A new study out from the University of Vermont suggests that teenagers in drug treatment facilities report withdrawal symptoms when quitting near-daily or daily use of marijuana. Let’s take a look, shall we?
BURLINGTON, Vt. — Often considered a relic of the 1970’s culture, marijuana is no longer a baby boom generation issue. Today, nearly 50 percent of U.S. teenagers try marijuana before they graduate high school, and by 12th grade, about 21 percent are regular users.
Wait a minute. You’re telling me that 1 out of 5 high school kids are regular pot smokers? Define “regular”. Daily? Once a month? According to studies from the University of Michigan, in the year 2004, 45.7% of 12th-graders have ever used marijuana, 34.3% within the past year, and 19.9% within the past month. All these figures are in decline from 1999 highs of 49.7%, 37.8%, and 23.1%, respectively. I guess you could call 45% “nearly 50%”, like you could call winning an election by 0.726% a “mandate”.
OK, so we’ve got 20% (I’ll give them the 0.1%) of 12th graders using pot at least once a month. That would be a figure that includes an A student who takes two puffs on a joint at a weekend party along with Slater-from-“Dazed and Confused” daily bong-a-thon contestants. But please, do continue…
Consequently, treatment for marijuana dependence is on the rise…
Whoa, hold on a minute. If “regular use” declined over the past five years from 23.1% to 19.9%, where’s the logic in that statement?
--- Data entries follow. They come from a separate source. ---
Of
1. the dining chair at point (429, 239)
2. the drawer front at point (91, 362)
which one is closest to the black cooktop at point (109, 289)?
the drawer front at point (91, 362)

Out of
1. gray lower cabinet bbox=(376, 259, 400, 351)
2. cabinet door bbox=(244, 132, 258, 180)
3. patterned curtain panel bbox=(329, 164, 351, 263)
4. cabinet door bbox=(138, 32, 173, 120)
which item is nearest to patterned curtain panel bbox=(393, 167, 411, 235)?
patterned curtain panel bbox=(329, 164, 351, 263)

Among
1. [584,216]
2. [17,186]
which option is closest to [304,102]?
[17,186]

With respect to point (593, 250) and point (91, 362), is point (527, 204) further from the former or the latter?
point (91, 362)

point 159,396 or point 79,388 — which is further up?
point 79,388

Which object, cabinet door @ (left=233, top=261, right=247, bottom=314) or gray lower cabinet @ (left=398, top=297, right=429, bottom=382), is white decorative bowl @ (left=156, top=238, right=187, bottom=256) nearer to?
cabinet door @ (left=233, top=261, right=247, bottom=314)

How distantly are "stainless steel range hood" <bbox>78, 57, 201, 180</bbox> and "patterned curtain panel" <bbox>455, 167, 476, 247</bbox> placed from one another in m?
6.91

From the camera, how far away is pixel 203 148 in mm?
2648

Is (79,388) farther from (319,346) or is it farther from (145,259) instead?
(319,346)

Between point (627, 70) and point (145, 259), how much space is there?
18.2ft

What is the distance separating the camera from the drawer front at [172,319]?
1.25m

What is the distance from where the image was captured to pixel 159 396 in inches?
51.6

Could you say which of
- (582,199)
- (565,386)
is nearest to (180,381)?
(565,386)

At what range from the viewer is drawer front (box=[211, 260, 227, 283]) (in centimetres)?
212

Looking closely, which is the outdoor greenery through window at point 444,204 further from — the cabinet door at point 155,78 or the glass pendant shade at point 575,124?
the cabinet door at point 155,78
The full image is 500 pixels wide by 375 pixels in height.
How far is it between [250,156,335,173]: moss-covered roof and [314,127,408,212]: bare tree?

Marijuana drug treatment admissions have risen, fueled primarily from a criminal justice system (like “Drug courts”) that compel addiction treatment. How many of those admissions are voluntary is unknown. If eating Big Macs was a crime and the judge was sentencing people to Weight Watchers, there’d be a similar spike in diet center admissions, too.
…but, researchers have discovered, there’s a catch — withdrawal symptoms, much like those experienced by people quitting cigarettes, cocaine or other drugs, may make abstinence more difficult to achieve.
Typical drug war conflation of marijuana with harder, physically-addictive drugs. Withdrawal like cocaine? Please. When marijuana users are breaking their bank accounts, robbing people, and (to paraphrase Chris Rock) sucking dick for some weed, then it will have attained cocaine-level withdrawal status.
Nearly two-thirds of the participants reported experiencing four or more symptoms of marijuana withdrawal, including anxiety, aggression, and irritability. More than one-third of participants reported four or more symptoms that occurred at a moderate or greater severity level.
Hmm, perhaps could some of these kids be anxious, angry, or irritable from being locked up in a treatment facility?
Look, I’ve never advocated marijuana use for those under 18. That said, if a teenager of mine were smoking weed instead of cigarettes or binge drinking, I’d worry a lot less about his health. Of course, I’d be terrified about him getting arrested, but that’s not the marijuana’s fault, now, is it?
“Overall, our research indicates that the majority of people who abruptly stop daily or near daily marijuana use experience some withdrawal symptoms.”
And I don’t doubt that, at least in terms of psychological dependence, not physical. No one, not even a daily smoker, is going through the delirium tremens (the shakes), vomiting, hallucinations, or fever like a heroin, meth, alcohol, tobacco, or cocaine junkie who quits cold turkey.
Marijuana does affect your perception of reality. If you are avoiding your problems by smoking weed on a daily basis, then being forced to quit and cope with reality is definitely going to make you anxious, aggressive, and/or irritable. But to scare readers with arrest-inflated statistics and comparisons to hard drugs confuses the issue of people who voluntarily wish to get clean and furthers a prohibitionist agenda.